AVAILABLE RECORDS:

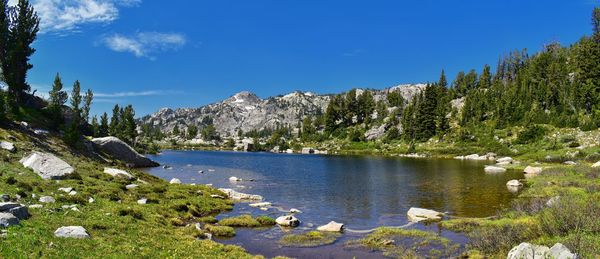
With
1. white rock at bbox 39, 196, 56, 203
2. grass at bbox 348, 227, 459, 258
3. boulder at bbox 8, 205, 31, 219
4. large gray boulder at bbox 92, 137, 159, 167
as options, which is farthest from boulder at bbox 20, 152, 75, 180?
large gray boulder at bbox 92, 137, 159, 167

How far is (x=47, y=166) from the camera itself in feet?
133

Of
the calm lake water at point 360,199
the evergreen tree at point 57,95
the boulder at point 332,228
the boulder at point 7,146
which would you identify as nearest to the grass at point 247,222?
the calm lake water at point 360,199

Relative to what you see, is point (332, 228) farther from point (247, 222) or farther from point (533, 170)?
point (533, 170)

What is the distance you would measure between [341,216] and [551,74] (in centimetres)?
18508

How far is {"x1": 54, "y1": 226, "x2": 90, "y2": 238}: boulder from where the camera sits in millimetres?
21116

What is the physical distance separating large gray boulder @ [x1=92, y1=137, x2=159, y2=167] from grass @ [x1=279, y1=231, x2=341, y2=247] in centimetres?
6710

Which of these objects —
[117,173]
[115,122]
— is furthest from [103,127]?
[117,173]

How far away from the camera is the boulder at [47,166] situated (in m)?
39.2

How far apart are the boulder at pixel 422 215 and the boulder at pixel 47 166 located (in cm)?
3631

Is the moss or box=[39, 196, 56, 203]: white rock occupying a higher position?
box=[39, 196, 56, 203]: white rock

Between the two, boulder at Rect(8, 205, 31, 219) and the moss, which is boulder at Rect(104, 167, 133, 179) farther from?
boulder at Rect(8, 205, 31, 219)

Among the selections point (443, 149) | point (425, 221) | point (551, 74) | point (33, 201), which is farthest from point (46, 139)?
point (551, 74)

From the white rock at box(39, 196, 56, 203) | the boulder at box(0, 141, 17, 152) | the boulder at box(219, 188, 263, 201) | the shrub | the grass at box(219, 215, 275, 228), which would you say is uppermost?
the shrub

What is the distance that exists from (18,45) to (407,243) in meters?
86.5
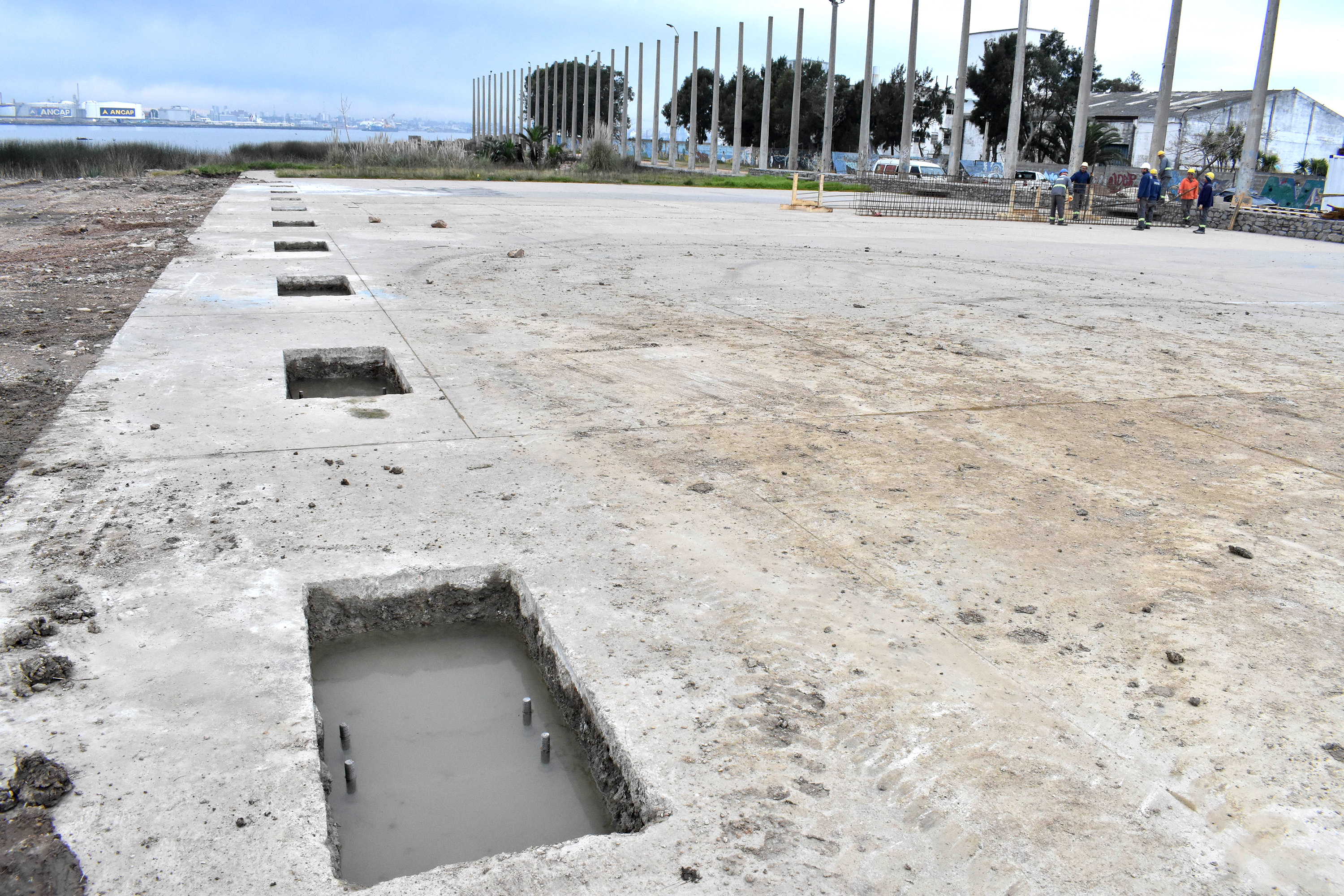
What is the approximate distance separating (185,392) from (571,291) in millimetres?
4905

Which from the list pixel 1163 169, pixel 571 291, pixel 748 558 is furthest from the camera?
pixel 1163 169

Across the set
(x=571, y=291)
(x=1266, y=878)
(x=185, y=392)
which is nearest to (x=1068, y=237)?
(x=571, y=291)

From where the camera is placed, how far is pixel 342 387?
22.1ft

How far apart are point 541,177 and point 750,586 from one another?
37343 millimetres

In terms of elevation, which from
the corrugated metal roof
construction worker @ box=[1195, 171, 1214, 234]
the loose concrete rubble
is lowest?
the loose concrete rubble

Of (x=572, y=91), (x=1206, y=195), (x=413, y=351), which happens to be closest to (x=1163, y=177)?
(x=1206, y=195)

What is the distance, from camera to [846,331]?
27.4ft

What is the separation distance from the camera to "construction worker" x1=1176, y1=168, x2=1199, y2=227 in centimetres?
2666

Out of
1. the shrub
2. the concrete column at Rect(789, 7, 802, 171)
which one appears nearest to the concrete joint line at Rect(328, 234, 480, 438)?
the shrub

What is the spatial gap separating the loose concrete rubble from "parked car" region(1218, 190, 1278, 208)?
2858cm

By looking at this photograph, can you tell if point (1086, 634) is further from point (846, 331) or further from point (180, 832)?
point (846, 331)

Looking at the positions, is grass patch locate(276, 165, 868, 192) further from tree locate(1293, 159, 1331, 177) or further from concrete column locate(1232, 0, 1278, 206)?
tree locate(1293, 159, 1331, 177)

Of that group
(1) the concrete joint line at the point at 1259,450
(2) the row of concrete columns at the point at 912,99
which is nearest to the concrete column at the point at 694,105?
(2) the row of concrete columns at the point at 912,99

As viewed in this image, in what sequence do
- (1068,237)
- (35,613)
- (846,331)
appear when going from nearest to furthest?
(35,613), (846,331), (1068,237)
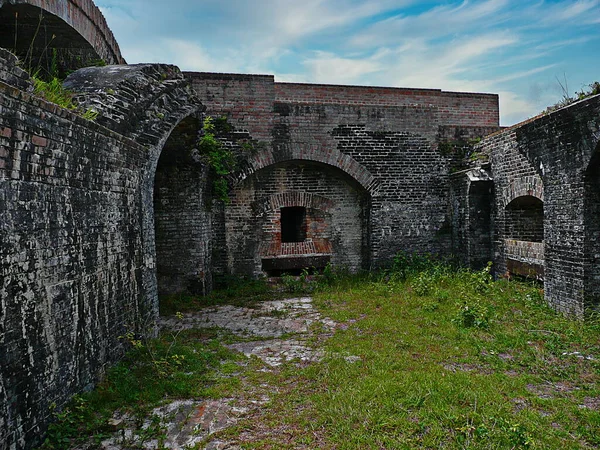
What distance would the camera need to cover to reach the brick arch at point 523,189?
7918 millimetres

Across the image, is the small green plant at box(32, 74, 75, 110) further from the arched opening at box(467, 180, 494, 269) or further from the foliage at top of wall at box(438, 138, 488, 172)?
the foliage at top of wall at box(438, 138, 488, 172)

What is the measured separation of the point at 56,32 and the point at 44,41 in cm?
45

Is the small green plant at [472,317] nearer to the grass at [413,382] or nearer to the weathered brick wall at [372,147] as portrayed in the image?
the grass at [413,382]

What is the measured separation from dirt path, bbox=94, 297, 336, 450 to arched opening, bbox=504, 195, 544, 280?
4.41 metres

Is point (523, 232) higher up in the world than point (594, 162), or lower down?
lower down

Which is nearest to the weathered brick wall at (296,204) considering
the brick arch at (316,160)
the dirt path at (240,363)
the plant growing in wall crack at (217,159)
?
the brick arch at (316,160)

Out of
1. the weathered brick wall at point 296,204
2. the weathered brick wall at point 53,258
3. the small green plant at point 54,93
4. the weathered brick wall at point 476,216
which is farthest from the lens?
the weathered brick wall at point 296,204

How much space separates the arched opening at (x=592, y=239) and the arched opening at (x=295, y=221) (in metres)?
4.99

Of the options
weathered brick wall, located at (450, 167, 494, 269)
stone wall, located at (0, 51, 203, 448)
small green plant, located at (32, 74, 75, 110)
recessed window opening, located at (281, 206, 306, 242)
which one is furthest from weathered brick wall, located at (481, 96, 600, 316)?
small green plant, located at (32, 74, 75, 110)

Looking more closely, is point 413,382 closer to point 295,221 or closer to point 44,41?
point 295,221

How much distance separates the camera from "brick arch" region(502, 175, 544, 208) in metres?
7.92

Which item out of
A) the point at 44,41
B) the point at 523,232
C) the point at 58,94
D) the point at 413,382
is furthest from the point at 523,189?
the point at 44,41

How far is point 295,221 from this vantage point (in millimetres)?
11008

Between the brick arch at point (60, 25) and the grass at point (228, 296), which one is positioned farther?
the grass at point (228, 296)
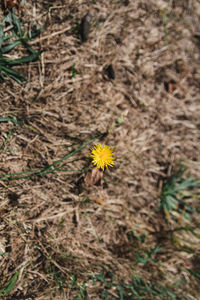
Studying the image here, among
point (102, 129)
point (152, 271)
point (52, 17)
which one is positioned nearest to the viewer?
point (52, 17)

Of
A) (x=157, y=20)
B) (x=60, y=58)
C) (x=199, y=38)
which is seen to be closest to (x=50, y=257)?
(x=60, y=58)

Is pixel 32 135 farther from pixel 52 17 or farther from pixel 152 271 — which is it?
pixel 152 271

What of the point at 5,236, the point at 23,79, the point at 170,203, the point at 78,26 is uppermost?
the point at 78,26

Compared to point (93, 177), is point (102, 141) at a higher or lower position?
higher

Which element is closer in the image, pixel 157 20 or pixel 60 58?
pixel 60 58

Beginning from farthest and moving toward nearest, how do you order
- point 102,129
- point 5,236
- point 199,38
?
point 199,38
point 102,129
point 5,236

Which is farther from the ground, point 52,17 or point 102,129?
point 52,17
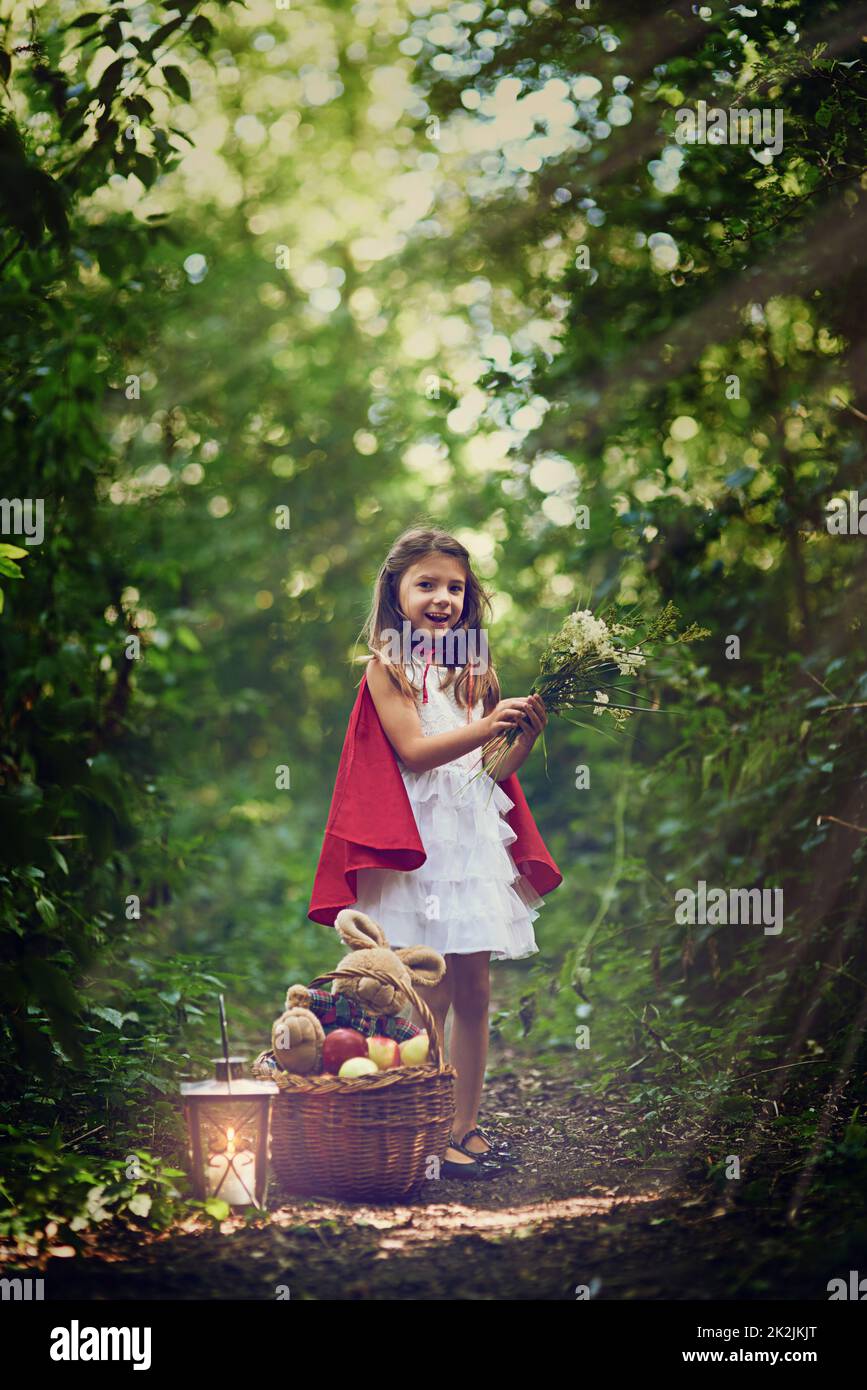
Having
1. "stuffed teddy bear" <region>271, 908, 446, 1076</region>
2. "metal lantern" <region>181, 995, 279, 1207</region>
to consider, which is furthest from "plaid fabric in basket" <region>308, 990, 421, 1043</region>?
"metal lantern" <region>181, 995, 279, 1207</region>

SHORT EXERCISE:
Retype every one of the lines above word for word, leaving the pictures out of your answer.

OUTPUT FOR THIS EXERCISE:
With
1. white rock at bbox 39, 196, 56, 203
2. grass at bbox 348, 227, 459, 258
3. boulder at bbox 8, 205, 31, 219
4. large gray boulder at bbox 92, 137, 159, 167
as options, which is farthest from boulder at bbox 20, 152, 75, 180?
large gray boulder at bbox 92, 137, 159, 167

How far is (x=47, y=166) from the camera itself in feet?
133

Of
the calm lake water at point 360,199
the evergreen tree at point 57,95
the boulder at point 332,228
the boulder at point 7,146
which would you identify as nearest to the grass at point 247,222?
the calm lake water at point 360,199

Relative to what you see, is point (332, 228) farther from point (247, 222) or farther from point (533, 170)?
point (533, 170)

What is the distance you would measure between [341,216] and [551,74] (in centimetres)?
18508

How far is {"x1": 54, "y1": 226, "x2": 90, "y2": 238}: boulder from where the camera sits in millimetres?
21116

What is the physical distance separating large gray boulder @ [x1=92, y1=137, x2=159, y2=167] from grass @ [x1=279, y1=231, x2=341, y2=247] in centimetres?
6710

Which of these objects —
[117,173]
[115,122]
— is furthest from [103,127]?
[117,173]

How far away from the camera is the boulder at [47,166] situated (in m)?
39.2

How far apart are the boulder at pixel 422 215 and the boulder at pixel 47 166 located (in cm)?
3631

Is the moss or box=[39, 196, 56, 203]: white rock occupying a higher position?
box=[39, 196, 56, 203]: white rock

Between the two, boulder at Rect(8, 205, 31, 219) and the moss, which is boulder at Rect(104, 167, 133, 179) farther from?
boulder at Rect(8, 205, 31, 219)

Among the selections point (443, 149) | point (425, 221) | point (551, 74) | point (33, 201), which is farthest from point (46, 139)?
point (551, 74)

From the white rock at box(39, 196, 56, 203) | the boulder at box(0, 141, 17, 152) | the boulder at box(219, 188, 263, 201) | the shrub | the grass at box(219, 215, 275, 228), which would you say is uppermost?
the shrub

What is the distance that exists from (18,45) to (407,243) in meters?
86.5
What is the approximate distance separating (185,392) from (571,291) in millimetres?
4905

Which from the list pixel 1163 169, pixel 571 291, pixel 748 558 is furthest from the camera?
pixel 1163 169

Across the set
(x=571, y=291)
(x=1266, y=878)
(x=185, y=392)
which is nearest to (x=1068, y=237)?
(x=571, y=291)

From where the camera is placed, how far is pixel 342 387?
22.1ft

How far apart are point 541,177 and point 750,586 from one another?
37343 millimetres

In terms of elevation, which from
the corrugated metal roof
construction worker @ box=[1195, 171, 1214, 234]
the loose concrete rubble
is lowest?
the loose concrete rubble

Of (x=572, y=91), (x=1206, y=195), (x=413, y=351), which happens to be closest to (x=1163, y=177)?
(x=1206, y=195)

What is the distance, from camera to [846,331]?
27.4ft

What is the separation distance from the camera to "construction worker" x1=1176, y1=168, x2=1199, y2=227 in centimetres?
2666

Out of
1. the shrub
2. the concrete column at Rect(789, 7, 802, 171)
which one appears nearest to the concrete joint line at Rect(328, 234, 480, 438)?
the shrub

What is the spatial gap separating the loose concrete rubble from "parked car" region(1218, 190, 1278, 208)?
2858cm

By looking at this photograph, can you tell if point (1086, 634) is further from point (846, 331) or further from point (180, 832)?
point (846, 331)

Looking at the positions, is grass patch locate(276, 165, 868, 192) further from tree locate(1293, 159, 1331, 177) or further from concrete column locate(1232, 0, 1278, 206)?
tree locate(1293, 159, 1331, 177)

Of that group
(1) the concrete joint line at the point at 1259,450
(2) the row of concrete columns at the point at 912,99
which is nearest to the concrete column at the point at 694,105?
(2) the row of concrete columns at the point at 912,99

As viewed in this image, in what sequence do
- (1068,237)
- (35,613)
- (846,331)
appear when going from nearest to furthest?
(35,613), (846,331), (1068,237)
What distance would the camera need to cover to reach the brick arch at point 523,189?
7918 millimetres

Across the image, is the small green plant at box(32, 74, 75, 110) further from the arched opening at box(467, 180, 494, 269) or further from the foliage at top of wall at box(438, 138, 488, 172)?
the foliage at top of wall at box(438, 138, 488, 172)

What is the measured separation of the point at 56,32 and the point at 44,41 in cm?
45

Is the small green plant at [472,317] nearer to the grass at [413,382] or nearer to the weathered brick wall at [372,147] as portrayed in the image?
the grass at [413,382]

What is the measured separation from dirt path, bbox=94, 297, 336, 450 to arched opening, bbox=504, 195, 544, 280?
4.41 metres

Is point (523, 232) higher up in the world than point (594, 162), or lower down?
lower down

Which is nearest to the weathered brick wall at (296,204) considering
the brick arch at (316,160)
the dirt path at (240,363)
the plant growing in wall crack at (217,159)
?
the brick arch at (316,160)

Out of
1. the weathered brick wall at point 296,204
2. the weathered brick wall at point 53,258
3. the small green plant at point 54,93
4. the weathered brick wall at point 476,216
which is farthest from the lens?
the weathered brick wall at point 296,204

How much space separates the arched opening at (x=592, y=239) and the arched opening at (x=295, y=221) (in metres)?
4.99

Of the options
weathered brick wall, located at (450, 167, 494, 269)
stone wall, located at (0, 51, 203, 448)
small green plant, located at (32, 74, 75, 110)
recessed window opening, located at (281, 206, 306, 242)
which one is furthest from weathered brick wall, located at (481, 96, 600, 316)?
small green plant, located at (32, 74, 75, 110)

Looking more closely, is point 413,382 closer to point 295,221 or closer to point 44,41?
point 295,221

How much distance separates the camera from "brick arch" region(502, 175, 544, 208) in metres?
7.92

Which item out of
A) the point at 44,41
B) the point at 523,232
C) the point at 58,94
D) the point at 413,382
is furthest from the point at 523,189?
the point at 44,41

How far is point 295,221 from this vantage point (in millimetres)?
11008

Between the brick arch at point (60, 25) and the grass at point (228, 296), which one is positioned farther?
the grass at point (228, 296)
Studying the image here, among
point (102, 129)
point (152, 271)
point (52, 17)
which one is positioned nearest to the viewer?
point (52, 17)

Of
A) (x=157, y=20)
B) (x=60, y=58)
C) (x=199, y=38)
which is seen to be closest to (x=50, y=257)?
(x=60, y=58)

Is pixel 32 135 farther from pixel 52 17 or farther from pixel 152 271 — which is it?
pixel 152 271

What of the point at 5,236, the point at 23,79, the point at 170,203, the point at 78,26 is uppermost?
the point at 78,26

Compared to point (93, 177), is point (102, 141) at a higher or lower position?
higher

Which element is closer in the image, pixel 157 20 or pixel 60 58?
pixel 60 58

Beginning from farthest and moving toward nearest, how do you order
- point 102,129
- point 5,236
- point 199,38
?
point 199,38
point 102,129
point 5,236

Which is farther from the ground, point 52,17 or point 102,129?
point 52,17
Having
1. "stuffed teddy bear" <region>271, 908, 446, 1076</region>
2. "metal lantern" <region>181, 995, 279, 1207</region>
to consider, which is furthest from "plaid fabric in basket" <region>308, 990, 421, 1043</region>?
"metal lantern" <region>181, 995, 279, 1207</region>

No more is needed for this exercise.